Kids like to dig holes in the sand. On vacation you have one week to get as much fun as possible from the beach. The daily digging of the hole becomes a vacation ritual of joy and discovery. Some days the kids make a hole and pour water from the ocean into it to see what happens and other days they dig deep enough to see it fill with water naturally which is so cool since that doesn’t happen in the sandbox back home. A channel for waves to fill the hole, or a tunnel under the sand is an exercise in engineering that may become the foundation for intellectual interests or possibly a career. Building a sandcastle or sculpting a face in the sand may lead to art and design. The process of collaborating with siblings and fellow vacationers to reach a goal builds cooperation and leadership skills. The success or failure of the attempt is secondary to the value of the effort, it is just sand; it may be gone by morning. Destruction could come from wind, rain or some other person.

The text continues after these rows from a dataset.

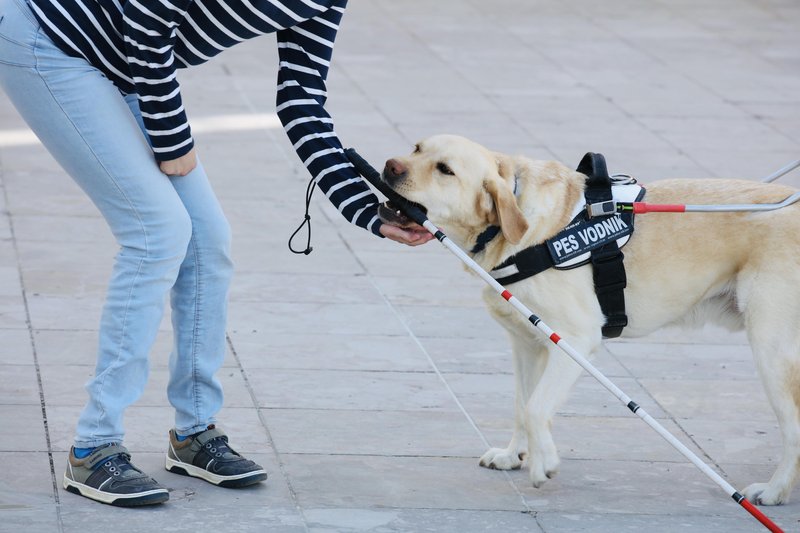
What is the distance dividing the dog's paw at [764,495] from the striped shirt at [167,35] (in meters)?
1.68

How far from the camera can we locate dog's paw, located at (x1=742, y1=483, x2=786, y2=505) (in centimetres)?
464

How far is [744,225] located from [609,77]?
8.31m

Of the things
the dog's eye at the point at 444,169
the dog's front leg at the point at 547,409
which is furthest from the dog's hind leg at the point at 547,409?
the dog's eye at the point at 444,169

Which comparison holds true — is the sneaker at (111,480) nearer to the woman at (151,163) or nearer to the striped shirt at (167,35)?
the woman at (151,163)

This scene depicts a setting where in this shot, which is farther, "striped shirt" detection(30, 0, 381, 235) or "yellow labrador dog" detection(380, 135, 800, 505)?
"yellow labrador dog" detection(380, 135, 800, 505)

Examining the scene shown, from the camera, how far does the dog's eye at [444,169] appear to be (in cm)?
440

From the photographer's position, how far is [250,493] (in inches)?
176

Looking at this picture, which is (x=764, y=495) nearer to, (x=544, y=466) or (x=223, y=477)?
(x=544, y=466)

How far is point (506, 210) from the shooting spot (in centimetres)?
438

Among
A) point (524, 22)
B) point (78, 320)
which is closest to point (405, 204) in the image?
point (78, 320)

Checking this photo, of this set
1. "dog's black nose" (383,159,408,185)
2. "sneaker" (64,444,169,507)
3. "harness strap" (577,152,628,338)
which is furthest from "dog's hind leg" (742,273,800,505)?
"sneaker" (64,444,169,507)

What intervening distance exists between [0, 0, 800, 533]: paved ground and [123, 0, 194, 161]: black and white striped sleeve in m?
1.25

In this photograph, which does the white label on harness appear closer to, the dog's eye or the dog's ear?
the dog's ear

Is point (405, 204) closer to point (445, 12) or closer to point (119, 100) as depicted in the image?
point (119, 100)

So much of what we do as humans is transitory. We transform ideals into physical manifestations that return to abstractions with the passage of time and weather and other natural events. Stonehenge, or animal shapes drawn with the earth that are only visible from the sky, or the stone ruins of sugar mills dotting a Caribbean Island show us what’s left of previous efforts by humans. Some of the original thoughts of the humans who made the objects are clear, a mill processes sugar cane for example. Other remnants remain enigmatic after time passes and the constructions deteriorate. Nature does this in spite of the effort and labor that went into the creation. From a certain perspective it could all be considered futile.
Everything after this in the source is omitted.